Ich kann derzeit mir nicht vorstellen, mein Leben hier und jetzt zu beenden – oder vielmehr beendet zu werden. Ich befürchte, dass ich noch nicht alles ausgekostet hätte. Ein Drittel des Lebens habe ich bewältigt, jetzt kommt das mittlere Drittel. Ich bin ausgereift, im Leben angekommen, habe wichtige Entscheidungen und so weiter getroffen.
Im letzten Drittel endlich werde ich bloss siechen dürfen. Ich werde fristen, bis ich sterbe, bis alle Bekannten und Verwandten mich vergessen. Vermutlich werde ich staatlich deponiert, schäme mich als Nettoempfänger des Gesundheitssystems. Später beerdigt man mich mit dem Restgeld, feiert und vergisst. Das Leben wie alle anderen. Tot.
Ich fordere für gewöhnlich, dass man jeden Tag sterben könnte. Man sollte dergestalt ausgeglichen, zufrieden und ausgeruht sein, dass man sterben könnte. Zufrieden, tiefenentspannt. Die Dinge geregelt wissen. Doch von diesem zeitlosen Zustand habe ich mich entfernt. Ich kann noch nicht sterben.
Ich hetze derzeit von Kleinigkeit zu Nebensächlichkeit. Ich bin vollends in der operativen Hektik gefangen. Der Beruf dominiert, die Familie erledigt den Rest. Ich werde immer schwerfälliger, ich reagiere statt zu agieren. Ich kann mich nicht zurückziehen und somit beruhigen. Lediglich der latente Alkoholismus tröstet.

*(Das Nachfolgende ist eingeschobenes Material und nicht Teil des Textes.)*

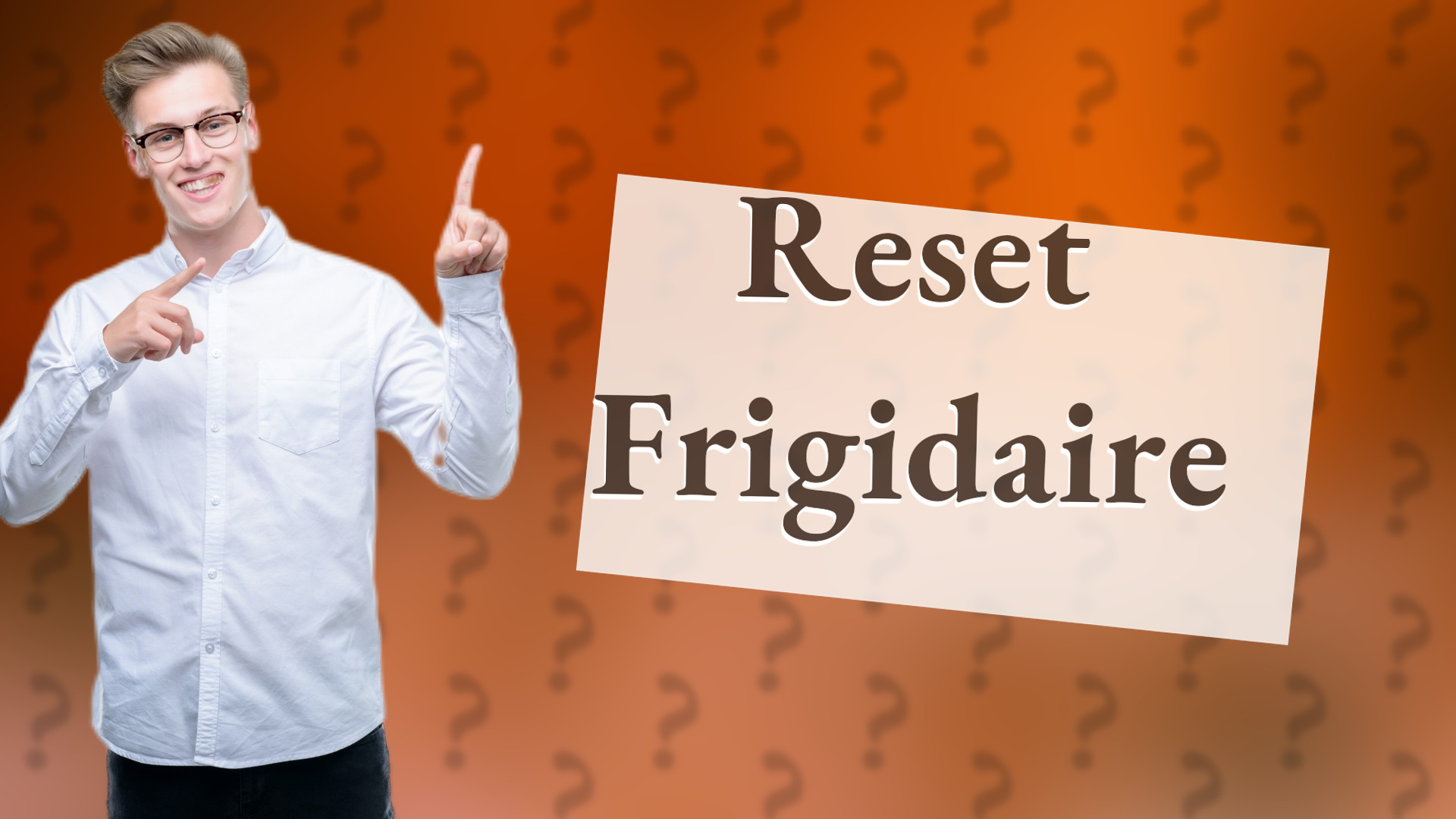 Reset Frigidaire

Wenn ich heute verunfallen würde, vom Tram oder Auto überfahren werden würde, mein Pendelzug mit einem entgegenkommenden kollidieren würde, wenn eine unheilbare Krankheit ausbrechen würde, wenn ich mich verschlucken würde oder mein Herz kollaborieren würde – dann würde mich das bedauern.
Irgendwas hätte ich mir doch noch vorgestellt. Ich bin kein Narziss, der seine eigene Rolle überhöht. Keineswegs, ich bin mir meiner lokalen wie globalen Bedeutungslosigkeit bewusst. ich wehre mich dagegen nicht. Ich engagiere mich auch nicht für impact oder reach. Ich verkrieche mich im Beruflichen wie Privaten.

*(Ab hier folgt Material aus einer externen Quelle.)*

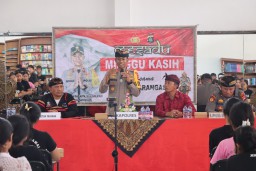 Kapolres Karangasem Bagikan Tips Sukses Gelar Minggu Kasih di Yayasan Astika Dharma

Dennoch flüstere ich mir selber ein, dass noch etwas fehle. Dass dieses kleine Oltner Leben doch etwas bewirken könnte. Dass ich gar etwas verpasse, was ich noch nicht kenne. Doch vermutlich irre ich bloss, bin durch das Zeitalter des totalen Individualismus dermassen verfremdet, dermassen dem Realitätsbezug entrückt.